[Data listing]
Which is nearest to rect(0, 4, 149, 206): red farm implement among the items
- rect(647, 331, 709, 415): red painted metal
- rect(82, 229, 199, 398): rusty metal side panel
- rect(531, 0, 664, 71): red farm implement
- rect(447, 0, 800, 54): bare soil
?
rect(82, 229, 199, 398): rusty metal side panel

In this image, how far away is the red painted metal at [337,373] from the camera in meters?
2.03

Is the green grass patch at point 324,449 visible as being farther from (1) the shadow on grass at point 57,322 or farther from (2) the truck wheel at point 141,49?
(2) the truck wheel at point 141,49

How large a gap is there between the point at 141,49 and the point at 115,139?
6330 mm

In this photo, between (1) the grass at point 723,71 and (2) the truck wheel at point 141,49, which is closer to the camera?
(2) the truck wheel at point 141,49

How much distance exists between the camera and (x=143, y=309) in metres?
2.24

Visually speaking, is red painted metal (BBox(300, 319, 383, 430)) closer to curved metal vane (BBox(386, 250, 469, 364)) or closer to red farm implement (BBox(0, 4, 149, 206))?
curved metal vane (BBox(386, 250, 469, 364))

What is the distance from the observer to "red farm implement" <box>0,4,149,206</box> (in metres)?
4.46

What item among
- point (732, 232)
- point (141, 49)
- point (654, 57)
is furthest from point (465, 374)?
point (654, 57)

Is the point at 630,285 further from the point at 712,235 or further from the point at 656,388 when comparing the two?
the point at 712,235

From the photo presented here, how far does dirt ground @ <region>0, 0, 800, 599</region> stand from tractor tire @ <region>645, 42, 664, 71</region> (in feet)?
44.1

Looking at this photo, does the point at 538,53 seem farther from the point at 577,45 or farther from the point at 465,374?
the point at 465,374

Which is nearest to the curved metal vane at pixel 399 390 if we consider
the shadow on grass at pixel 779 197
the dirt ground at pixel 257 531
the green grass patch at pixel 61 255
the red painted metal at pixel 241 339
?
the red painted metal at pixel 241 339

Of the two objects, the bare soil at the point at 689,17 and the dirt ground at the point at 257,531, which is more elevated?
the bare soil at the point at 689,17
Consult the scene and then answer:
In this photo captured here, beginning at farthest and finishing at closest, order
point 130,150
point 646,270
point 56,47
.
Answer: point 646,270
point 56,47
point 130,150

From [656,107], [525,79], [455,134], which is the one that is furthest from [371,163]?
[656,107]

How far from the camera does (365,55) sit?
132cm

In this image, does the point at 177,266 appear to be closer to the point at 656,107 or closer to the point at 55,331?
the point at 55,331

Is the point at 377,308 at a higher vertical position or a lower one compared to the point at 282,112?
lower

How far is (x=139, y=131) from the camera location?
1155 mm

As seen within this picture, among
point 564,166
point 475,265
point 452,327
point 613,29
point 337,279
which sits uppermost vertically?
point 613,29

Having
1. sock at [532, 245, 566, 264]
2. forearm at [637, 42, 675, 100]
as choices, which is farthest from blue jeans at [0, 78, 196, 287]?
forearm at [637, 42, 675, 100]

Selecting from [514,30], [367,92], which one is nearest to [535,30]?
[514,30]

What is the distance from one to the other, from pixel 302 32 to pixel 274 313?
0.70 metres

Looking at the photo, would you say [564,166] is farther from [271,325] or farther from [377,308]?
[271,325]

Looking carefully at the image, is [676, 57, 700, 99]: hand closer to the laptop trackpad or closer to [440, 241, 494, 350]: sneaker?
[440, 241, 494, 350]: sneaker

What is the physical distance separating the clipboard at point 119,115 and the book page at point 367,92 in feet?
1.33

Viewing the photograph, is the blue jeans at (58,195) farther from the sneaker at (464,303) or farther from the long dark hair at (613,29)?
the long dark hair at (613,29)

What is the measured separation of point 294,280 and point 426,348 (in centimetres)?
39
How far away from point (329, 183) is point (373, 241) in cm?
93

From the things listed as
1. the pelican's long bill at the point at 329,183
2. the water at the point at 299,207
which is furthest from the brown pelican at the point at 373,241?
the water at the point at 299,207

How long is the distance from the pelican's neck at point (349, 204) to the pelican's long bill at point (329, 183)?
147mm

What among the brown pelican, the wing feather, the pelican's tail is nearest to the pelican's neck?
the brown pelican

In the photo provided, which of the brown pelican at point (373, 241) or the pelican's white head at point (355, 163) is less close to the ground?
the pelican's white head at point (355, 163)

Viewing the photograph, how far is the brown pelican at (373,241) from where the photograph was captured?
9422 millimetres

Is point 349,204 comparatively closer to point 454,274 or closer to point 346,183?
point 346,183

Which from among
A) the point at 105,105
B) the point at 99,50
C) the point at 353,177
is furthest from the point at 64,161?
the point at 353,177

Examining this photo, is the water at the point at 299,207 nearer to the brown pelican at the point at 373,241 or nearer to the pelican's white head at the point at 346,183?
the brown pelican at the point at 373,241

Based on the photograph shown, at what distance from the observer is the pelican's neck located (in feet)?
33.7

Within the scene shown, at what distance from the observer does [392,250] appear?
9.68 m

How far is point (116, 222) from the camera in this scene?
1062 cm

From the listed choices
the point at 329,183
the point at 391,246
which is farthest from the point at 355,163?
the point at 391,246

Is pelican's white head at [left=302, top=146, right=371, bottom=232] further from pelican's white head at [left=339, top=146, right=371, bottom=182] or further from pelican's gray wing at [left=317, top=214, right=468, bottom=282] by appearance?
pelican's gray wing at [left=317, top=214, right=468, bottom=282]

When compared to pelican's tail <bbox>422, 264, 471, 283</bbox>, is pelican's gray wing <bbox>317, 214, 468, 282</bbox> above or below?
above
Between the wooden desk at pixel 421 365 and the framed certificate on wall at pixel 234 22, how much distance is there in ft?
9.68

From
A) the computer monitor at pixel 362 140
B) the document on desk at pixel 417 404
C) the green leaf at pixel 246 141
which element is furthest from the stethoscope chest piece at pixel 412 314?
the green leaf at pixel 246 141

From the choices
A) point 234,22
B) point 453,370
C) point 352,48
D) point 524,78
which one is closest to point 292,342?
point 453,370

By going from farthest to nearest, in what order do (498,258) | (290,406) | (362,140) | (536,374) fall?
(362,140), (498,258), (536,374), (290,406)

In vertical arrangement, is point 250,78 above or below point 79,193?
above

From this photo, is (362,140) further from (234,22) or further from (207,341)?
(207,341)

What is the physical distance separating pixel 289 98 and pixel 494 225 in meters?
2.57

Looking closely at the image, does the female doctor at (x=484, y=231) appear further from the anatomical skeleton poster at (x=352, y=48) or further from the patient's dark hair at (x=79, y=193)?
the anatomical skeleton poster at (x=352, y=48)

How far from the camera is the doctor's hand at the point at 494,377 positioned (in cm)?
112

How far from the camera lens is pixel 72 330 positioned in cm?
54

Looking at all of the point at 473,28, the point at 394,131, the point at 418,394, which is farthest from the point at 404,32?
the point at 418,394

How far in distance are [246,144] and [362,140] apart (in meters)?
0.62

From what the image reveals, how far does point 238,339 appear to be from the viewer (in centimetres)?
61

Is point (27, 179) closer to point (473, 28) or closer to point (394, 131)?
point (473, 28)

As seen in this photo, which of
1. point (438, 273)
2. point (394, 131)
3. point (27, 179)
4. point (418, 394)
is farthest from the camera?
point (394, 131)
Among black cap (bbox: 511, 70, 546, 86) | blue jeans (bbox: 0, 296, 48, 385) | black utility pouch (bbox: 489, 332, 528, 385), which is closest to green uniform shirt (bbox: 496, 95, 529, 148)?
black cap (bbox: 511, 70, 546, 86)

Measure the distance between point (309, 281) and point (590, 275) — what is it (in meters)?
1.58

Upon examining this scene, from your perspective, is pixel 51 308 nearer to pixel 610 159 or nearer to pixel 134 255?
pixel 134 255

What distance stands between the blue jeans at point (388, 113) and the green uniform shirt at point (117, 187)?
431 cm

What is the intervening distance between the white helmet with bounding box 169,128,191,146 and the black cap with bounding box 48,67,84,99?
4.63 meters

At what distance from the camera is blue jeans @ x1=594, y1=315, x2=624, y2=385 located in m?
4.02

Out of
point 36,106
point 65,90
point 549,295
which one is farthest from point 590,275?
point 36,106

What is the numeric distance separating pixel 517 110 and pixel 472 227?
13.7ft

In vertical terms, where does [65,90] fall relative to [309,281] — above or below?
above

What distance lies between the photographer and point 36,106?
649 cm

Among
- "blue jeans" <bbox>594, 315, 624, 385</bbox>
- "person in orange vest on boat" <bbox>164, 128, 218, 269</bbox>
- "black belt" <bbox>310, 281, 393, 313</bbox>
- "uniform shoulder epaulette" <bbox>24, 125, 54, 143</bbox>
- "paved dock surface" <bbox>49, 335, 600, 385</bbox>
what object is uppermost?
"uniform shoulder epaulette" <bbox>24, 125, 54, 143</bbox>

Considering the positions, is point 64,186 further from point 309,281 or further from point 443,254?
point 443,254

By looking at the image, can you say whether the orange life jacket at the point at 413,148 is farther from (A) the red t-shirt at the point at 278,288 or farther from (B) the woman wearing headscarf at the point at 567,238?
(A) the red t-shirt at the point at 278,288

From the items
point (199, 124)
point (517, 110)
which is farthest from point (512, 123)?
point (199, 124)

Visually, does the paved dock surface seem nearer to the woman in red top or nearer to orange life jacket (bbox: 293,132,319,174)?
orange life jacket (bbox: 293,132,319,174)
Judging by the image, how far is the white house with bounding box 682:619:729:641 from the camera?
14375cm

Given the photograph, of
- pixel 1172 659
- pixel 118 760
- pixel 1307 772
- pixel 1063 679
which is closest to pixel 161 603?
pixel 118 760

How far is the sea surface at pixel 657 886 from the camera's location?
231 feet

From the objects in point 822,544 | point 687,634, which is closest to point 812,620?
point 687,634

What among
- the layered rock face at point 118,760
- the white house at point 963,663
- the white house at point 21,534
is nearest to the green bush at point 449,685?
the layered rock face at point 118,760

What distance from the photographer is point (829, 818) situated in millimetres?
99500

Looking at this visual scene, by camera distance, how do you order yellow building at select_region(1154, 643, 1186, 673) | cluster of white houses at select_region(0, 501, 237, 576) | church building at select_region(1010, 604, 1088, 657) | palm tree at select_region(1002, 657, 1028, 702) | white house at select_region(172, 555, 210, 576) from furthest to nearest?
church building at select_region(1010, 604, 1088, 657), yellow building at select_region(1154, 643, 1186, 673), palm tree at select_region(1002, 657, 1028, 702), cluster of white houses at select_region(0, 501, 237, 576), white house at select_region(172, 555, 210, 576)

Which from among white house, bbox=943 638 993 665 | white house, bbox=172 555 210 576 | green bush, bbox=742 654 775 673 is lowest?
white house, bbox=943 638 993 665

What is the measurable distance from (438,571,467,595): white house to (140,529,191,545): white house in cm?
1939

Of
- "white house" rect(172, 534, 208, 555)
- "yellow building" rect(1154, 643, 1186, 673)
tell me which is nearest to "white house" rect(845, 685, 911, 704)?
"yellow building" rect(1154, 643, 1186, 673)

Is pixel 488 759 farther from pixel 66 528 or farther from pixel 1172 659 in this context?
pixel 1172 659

- **WRITTEN TASK**:
Using the material above, reproduce exactly the line that contains "How far is the sea" and all lines after it through the last one, and only those.

- **TASK SOLUTION**:
How far is the sea surface at pixel 657 886 from the camera's location?
231 feet

From the objects in point 822,544 | point 687,634, which is closest to point 812,620?
point 687,634

What among
- the layered rock face at point 118,760
- the white house at point 963,663
- the white house at point 21,534
is nearest to the green bush at point 449,685?
the layered rock face at point 118,760

What distance from the photographer is point (829, 818) situated in millimetres?
99500

Looking at this visual scene, by camera distance, how do you order yellow building at select_region(1154, 643, 1186, 673) | cluster of white houses at select_region(0, 501, 237, 576) | church building at select_region(1010, 604, 1088, 657) | palm tree at select_region(1002, 657, 1028, 702) | white house at select_region(172, 555, 210, 576) from furthest to nearest?
church building at select_region(1010, 604, 1088, 657), yellow building at select_region(1154, 643, 1186, 673), palm tree at select_region(1002, 657, 1028, 702), cluster of white houses at select_region(0, 501, 237, 576), white house at select_region(172, 555, 210, 576)

Which from among white house, bbox=943 638 993 665 | white house, bbox=172 555 210 576 | green bush, bbox=742 654 775 673 is lowest?
white house, bbox=943 638 993 665

What is the measurable distance from (438,571,467,595): white house to (140,529,191,545): white house in cm?
1939

Of
- "white house" rect(172, 534, 208, 555)
- "yellow building" rect(1154, 643, 1186, 673)
tell me which is nearest to "white house" rect(845, 685, 911, 704)?
"yellow building" rect(1154, 643, 1186, 673)

Is pixel 488 759 farther from pixel 66 528 or farther from pixel 1172 659 in this context?
pixel 1172 659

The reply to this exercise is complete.